Published: 11th March 2018
These marathon runners will travel 770 km to talk to schoolchildren about child abuse and trafficking
While the fitness marathon is the new cool nowadays, this group of eight wants to tell the abuse victims that it's time to speak up and take charge of their lives. And all that in just 16 days.
Sixteen days of running, a team of eight and one mission --- to reach out to students in schools and teach them how to fight and report child abuse. The marathon named '2 Million Steps to Hope' began on Saturday and is organised by US-based NGO Sparrow's Hope in association with Rotary Club, Chennai.
It is a marathon run against the trafficking of women and children. Covering 770 km, the group will be running from Chennai to Kovalam in Trivandrum in 16 days. "We believe that we have the capacity and opportunity to prevent these things from happening if we bring awareness well in advance. So we use our feet to run and walk and cycle and speak at schools and colleges on our routes to empower young women and kids," says J Sathya, Chairman, Abuse Awareness and Prevention, Rotary Club.
But why running? John Moriarty, who works to curb child trafficking with Sparrow's Hope, has an interesting answer to this question. "I have an organisation in the US and we try to curb human trafficking. I am also an active marathon runner in my country. So, a couple of years ago, I had thought of using my running capabilities for something good in terms of drawing attention towards the issue of human trafficking," he clears our doubt.
Flag off: The marathon named '2 Million Steps to Hope' began on Saturday at Sacred Heart School, Sholinganallur in association with Vidhaigal Foundation
This isn't the first time that John has used his talent to fight the social evil in India. "Last year, we covered 1600 km between Mumbai and Bangalore.

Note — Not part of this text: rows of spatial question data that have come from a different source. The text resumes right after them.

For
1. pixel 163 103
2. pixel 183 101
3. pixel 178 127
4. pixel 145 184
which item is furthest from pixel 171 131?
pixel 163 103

We ran 50 km a day and finished the task in less than a month. It was a fulfilling experience," he says.
We are sure this year will be no different considering the excitement in his voice. "It is an honour to be part of this. I always had a fascination towards India and its people. Therefore, here I am running on its roads," he laughs.
If John is to be believed, his team is as excited as he is. "We are just ready to run. We are kicking it off today," he emphasises as we get curious about how will they actually run for 16 days. "We have all that we need in these 16 days. The resources that are needed are pretty simple. We have two vehicles following us, we also have two bicycles. Other than that, all we need to do is just drink a lot of water and eat a lot of bananas. I think that will do," he smiles. "Of course, we stop for lunch and lodging whenever we can," he adds probably to put to rest the astonishment on the reporter's face.
That's one part of the marathon. Godfrey Fernandez, the man behind this marathon in India, tells what happens once they enter the schools and talk to the children. What is it that they tell them? "We spoke to thousands of students, particularly girls. Many times, they don't realise their own potential in society. They don't use the freedom and capacity they have to find the place they actually deserve in Indian society," he begins.
So what is it that stop these women and girls from speaking up? He tries to find a solution to that. "The problem in Indian culture is that the girls are not allowed or given the space to talk about anything wrong that happens to them. The one who has offended can speak whatever he wants because he knows that whatever he has spoken or done will never come out. All we want to tell the students is that 'Hey, you don't have to put up with the nonsense that people do too'. Whether it is the in the family or institution or the community, they don't have to take it," he explains.
"I don't know where they got the understanding that women are the weaker sex from. We try to tell them that they take care of family, work, kids and to add to it pressure and blames. They are actually stronger than men. That is what we try to tell them," he adds.
As the group deals with thousands of kids on a single trip, it is not possible to keep a tab on the feedback and progress of their efforts. But that does not let them down. Instead, Godfrey has immense faith that the girls will speak up whenever the need be. "We figured that the students understood what we wanted to say and they were extremely happy that something was asking them to take the authority. And that's where we have sown the seed. Whether we are there to see it or not, we have planted seeds. Maybe we will never see the results of it but I am sure they are going to remember us when they face a crisis," Godfrey concludes with this hope.
When asked about John about his best moments from last year's marathon, he laughed and said, "There were many but the best was when we finished. We ran into the ocean in Mumbai and we hugged each other and we were really happy."